The Water Bowl
Breed & Health Resources

Moving Day: Considerations for Moving with a Dog

By Lea Jaratz


As the real estate market bounces back in some areas, more households are relocating.  With the stress of packing, financial concerns, and re-organizing your life, it’s important to take a few steps to make life a little easier and safer for your canine moving companion.  After all, moving your dog to a new home can be confusing and scary, as they’re clueless about what they’ve just been dragged into. However, there are a few easy steps to keep them safe and help your dog adjust to the new home.

Plan Ahead

First, be sure to have the contact information for the local emergency vet in your new neighborhood. Have a new vet lined up, your pet’s documents transferred to the new clinic in advance, and be sure to fill any prescriptions. Finally, pack plenty of food, water, and an emergency kit for your travel.
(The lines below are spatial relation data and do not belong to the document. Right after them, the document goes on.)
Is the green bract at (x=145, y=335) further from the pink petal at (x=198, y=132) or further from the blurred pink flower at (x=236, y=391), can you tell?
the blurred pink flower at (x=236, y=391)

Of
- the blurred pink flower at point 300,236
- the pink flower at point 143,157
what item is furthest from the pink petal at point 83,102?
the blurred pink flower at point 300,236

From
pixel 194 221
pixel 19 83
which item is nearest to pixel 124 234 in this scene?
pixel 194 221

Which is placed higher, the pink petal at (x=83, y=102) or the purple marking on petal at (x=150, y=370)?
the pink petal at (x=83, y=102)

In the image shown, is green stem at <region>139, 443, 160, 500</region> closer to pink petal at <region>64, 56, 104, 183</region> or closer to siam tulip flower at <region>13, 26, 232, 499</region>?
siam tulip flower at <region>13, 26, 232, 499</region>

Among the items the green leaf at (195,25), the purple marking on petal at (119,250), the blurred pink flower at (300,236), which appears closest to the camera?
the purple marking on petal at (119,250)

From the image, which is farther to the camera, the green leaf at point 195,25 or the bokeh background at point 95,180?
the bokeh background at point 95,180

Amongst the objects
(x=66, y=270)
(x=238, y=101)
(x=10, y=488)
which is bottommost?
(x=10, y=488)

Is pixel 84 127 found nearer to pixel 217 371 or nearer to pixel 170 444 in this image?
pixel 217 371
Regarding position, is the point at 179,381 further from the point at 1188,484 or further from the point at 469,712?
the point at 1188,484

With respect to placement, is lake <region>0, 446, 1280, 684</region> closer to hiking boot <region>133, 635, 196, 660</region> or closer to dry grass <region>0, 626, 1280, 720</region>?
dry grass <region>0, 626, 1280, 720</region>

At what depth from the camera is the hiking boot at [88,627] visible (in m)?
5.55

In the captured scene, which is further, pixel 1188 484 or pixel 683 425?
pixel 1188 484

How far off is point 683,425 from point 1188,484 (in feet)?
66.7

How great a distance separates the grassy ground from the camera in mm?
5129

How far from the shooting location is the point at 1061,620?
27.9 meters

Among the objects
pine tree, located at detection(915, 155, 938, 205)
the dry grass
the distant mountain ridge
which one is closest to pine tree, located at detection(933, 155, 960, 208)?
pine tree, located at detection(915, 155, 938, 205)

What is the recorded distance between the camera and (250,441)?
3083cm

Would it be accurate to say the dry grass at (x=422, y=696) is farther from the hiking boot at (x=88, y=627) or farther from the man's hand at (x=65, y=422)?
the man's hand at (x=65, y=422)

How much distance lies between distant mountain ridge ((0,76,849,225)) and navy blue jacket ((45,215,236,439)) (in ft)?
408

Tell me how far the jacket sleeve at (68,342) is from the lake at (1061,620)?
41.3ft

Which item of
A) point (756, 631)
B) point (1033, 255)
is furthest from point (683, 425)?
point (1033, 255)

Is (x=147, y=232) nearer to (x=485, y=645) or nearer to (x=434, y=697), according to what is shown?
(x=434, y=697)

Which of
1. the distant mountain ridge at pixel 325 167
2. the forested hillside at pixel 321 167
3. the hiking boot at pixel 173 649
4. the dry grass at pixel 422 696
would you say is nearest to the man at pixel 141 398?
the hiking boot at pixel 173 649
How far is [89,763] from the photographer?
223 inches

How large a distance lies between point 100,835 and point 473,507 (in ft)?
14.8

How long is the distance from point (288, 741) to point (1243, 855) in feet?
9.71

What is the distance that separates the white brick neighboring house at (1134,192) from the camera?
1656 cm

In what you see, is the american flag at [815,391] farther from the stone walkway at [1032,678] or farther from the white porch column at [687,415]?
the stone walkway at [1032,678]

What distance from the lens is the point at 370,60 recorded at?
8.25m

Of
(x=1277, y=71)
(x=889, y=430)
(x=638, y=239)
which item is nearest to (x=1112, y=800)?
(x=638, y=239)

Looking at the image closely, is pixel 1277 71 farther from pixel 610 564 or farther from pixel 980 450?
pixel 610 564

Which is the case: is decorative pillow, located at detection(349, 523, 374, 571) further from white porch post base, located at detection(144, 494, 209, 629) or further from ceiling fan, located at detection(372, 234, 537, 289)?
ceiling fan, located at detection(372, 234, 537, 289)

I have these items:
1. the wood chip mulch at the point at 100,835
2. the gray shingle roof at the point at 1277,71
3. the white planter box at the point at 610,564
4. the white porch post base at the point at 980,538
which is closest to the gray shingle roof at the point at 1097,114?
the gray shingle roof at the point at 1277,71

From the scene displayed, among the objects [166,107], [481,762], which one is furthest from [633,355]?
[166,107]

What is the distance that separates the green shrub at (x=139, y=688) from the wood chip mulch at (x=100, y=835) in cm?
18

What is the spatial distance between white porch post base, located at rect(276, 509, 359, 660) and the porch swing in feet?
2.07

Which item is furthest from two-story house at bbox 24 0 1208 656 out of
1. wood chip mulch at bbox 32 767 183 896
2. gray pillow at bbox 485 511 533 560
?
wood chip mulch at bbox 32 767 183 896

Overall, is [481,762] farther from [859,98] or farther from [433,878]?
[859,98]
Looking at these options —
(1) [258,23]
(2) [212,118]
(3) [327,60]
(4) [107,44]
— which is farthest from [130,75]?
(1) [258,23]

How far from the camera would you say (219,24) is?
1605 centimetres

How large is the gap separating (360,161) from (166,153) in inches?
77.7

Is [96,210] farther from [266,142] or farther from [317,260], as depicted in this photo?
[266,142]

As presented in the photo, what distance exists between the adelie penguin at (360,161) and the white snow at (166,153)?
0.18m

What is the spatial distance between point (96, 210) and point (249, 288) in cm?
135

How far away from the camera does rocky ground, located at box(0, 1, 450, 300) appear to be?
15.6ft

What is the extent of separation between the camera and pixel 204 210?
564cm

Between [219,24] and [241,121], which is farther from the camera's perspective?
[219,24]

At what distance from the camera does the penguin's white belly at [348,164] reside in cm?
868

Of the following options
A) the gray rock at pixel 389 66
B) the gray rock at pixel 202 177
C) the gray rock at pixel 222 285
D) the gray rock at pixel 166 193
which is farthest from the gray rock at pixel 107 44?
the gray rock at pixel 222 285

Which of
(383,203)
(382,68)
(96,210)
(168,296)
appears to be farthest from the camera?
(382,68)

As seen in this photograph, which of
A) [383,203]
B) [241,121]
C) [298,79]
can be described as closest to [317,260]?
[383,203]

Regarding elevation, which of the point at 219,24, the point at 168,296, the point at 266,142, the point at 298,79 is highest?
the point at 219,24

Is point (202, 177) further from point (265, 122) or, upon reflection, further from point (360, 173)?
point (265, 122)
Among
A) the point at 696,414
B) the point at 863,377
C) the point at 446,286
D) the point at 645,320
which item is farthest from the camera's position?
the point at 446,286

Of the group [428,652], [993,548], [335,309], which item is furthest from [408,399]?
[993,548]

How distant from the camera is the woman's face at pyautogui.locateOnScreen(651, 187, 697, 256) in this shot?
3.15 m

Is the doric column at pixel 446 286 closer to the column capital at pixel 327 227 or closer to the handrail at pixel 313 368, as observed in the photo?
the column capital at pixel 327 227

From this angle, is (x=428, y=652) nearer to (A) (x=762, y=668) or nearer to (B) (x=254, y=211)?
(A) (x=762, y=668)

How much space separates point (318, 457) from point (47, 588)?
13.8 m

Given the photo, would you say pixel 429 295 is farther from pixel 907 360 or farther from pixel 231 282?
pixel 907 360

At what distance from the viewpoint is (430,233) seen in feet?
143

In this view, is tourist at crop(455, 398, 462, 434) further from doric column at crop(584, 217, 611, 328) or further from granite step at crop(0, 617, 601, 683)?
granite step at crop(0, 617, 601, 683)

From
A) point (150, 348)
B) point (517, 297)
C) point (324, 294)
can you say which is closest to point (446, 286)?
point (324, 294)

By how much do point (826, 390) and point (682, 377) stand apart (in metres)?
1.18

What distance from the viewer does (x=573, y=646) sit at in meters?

If you’re making a major move, find out about how your new climate can affect things like flea, tick, and heartworm concerns.  Are their policies or laws with your new city or homeowner’s association that may affect your pet?  If you’re leaving the country, what medical precautions are required? Sorting these issues out beforehand can save a lot of aggravation when you’re in the thick of the move.

Secure your Valuables

With all the chaos of moving furniture and having strangers around, moving day can be quite traumatic for many dogs.  Many will door dash to escape the craziness. All it takes is one mover leaving a door open to leave you in panic mode. Firstly, it’s important to make sure your dog is wearing current tags and their microchip data is updated.  Even if you must write your phone number on their collar with a sharpie, it’s key to getting them returned to you. 

Some other ways to help your pet cope with moving day are:

  1. Crate or kennel your pet in a quiet, familiar place such as a bathroom or bedroom.
  2. Ask a friend to take them for the day can allow you and your pet to avoid the drama entirely.
  3. Board your dog or let them go to doggy daycare. They’ll be safely away from the hubbub and might even get tired enough to sleep while you’re getting settled in the new place.

When moving day comes, be sure to secure your dog in the car with a crate, carrier or travel harness.  Don’t assume that just because you can let your dog off leash around the old neighborhood that the same rules apply in the new area.  If left unsecured, some dogs might try to head back to your old home.

Create a Safe Haven

Once you’re in the new home, consider unpacking your dog’s comfort items first.  Having their bowls, bed, and favorite treats or toys can be a solace in a strange new place; this will help to reduce your dog’s anxiety about moving to a new home. If your dog continues to have anxiety after moving, talk to your veterinarian, as they’re likely to have product or medication ideas that may help.

Even though you’re exhausted after a long day of shuffling boxes, prioritize taking your dog for a walk or throw a stick for them in the new yard. Not only is it a good chance to get the energy out, but a little TLC can reassure your dog that all the fun will continue - just in a new place.